• [Extracted text]:
┏━━

This repository is for the fastai Modern LLM paper reading study group. Here you can find the papers we covered along with any extra resources.
We are working our way through the seminal LLM papers starting with the GPT-3 paper, Language Models are Few-Shot Learners.
The plan is to read our way through all the modern LLM methods mentioned by Andrej Karpathy in his The State of GPT talk, along with any new developments since then.
The study group is coordinated through the fastai discord in the #cluster-of-stars text channel and currently meets weekly on Fridays at 2300 UTC (7pm Eastern) in the #fastai-study-groups voice channel.
Each paper has its own ReadMe with a direct link, summary, further reading (for most papers), and some supporting materials in the section references folder.

┗━━

• [Provided material]:

┏━━

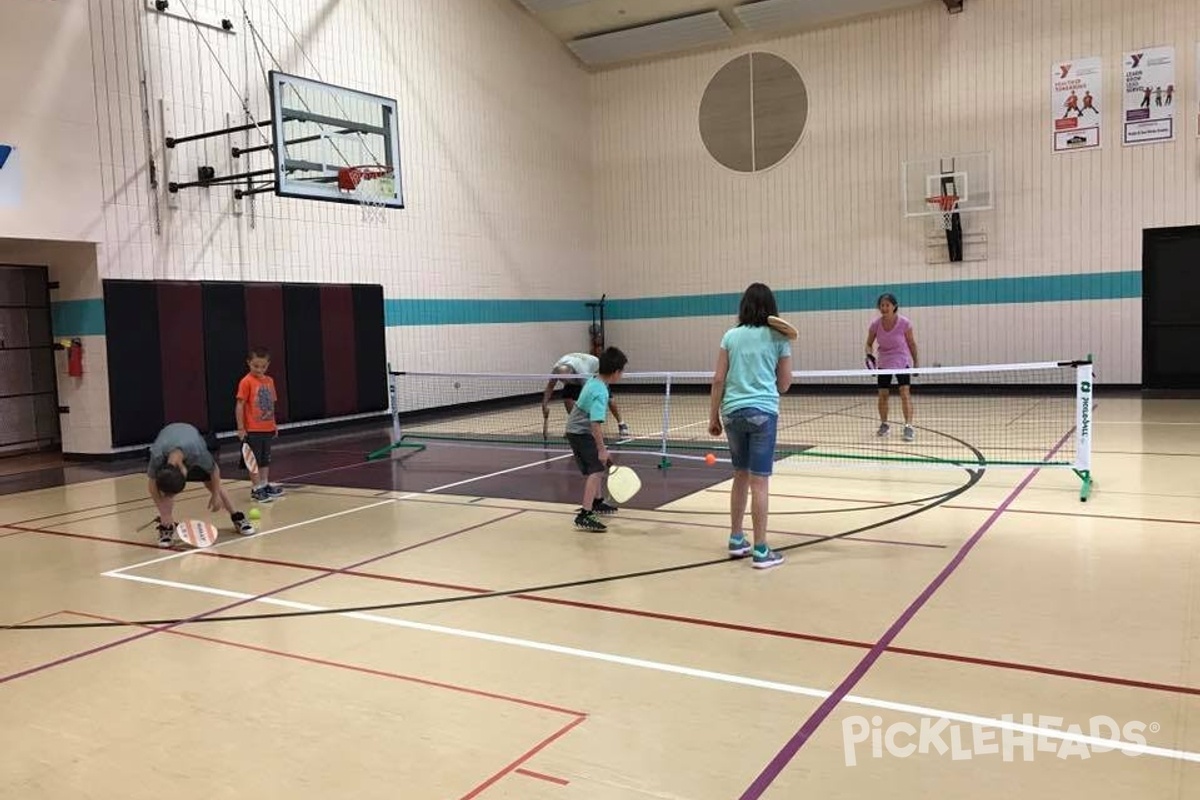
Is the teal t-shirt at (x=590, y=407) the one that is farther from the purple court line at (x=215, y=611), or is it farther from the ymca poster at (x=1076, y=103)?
the ymca poster at (x=1076, y=103)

┗━━

• [Work item A]:
According to the study group README, when and where does the group currently meet?
• [Work item B]:
Repeat the part of the study group README starting with "The plan is" and going on through "section references folder.".

• [Exercise solution A]:
Weekly on Fridays at 2300 UTC (7pm Eastern) in the #fastai-study-groups voice channel.

• [Exercise solution B]:
The plan is to read our way through all the modern LLM methods mentioned by Andrej Karpathy in his The State of GPT talk, along with any new developments since then.
The study group is coordinated through the fastai discord in the #cluster-of-stars text channel and currently meets weekly on Fridays at 2300 UTC (7pm Eastern) in the #fastai-study-groups voice channel.
Each paper has its own ReadMe with a direct link, summary, further reading (for most papers), and some supporting materials in the section references folder.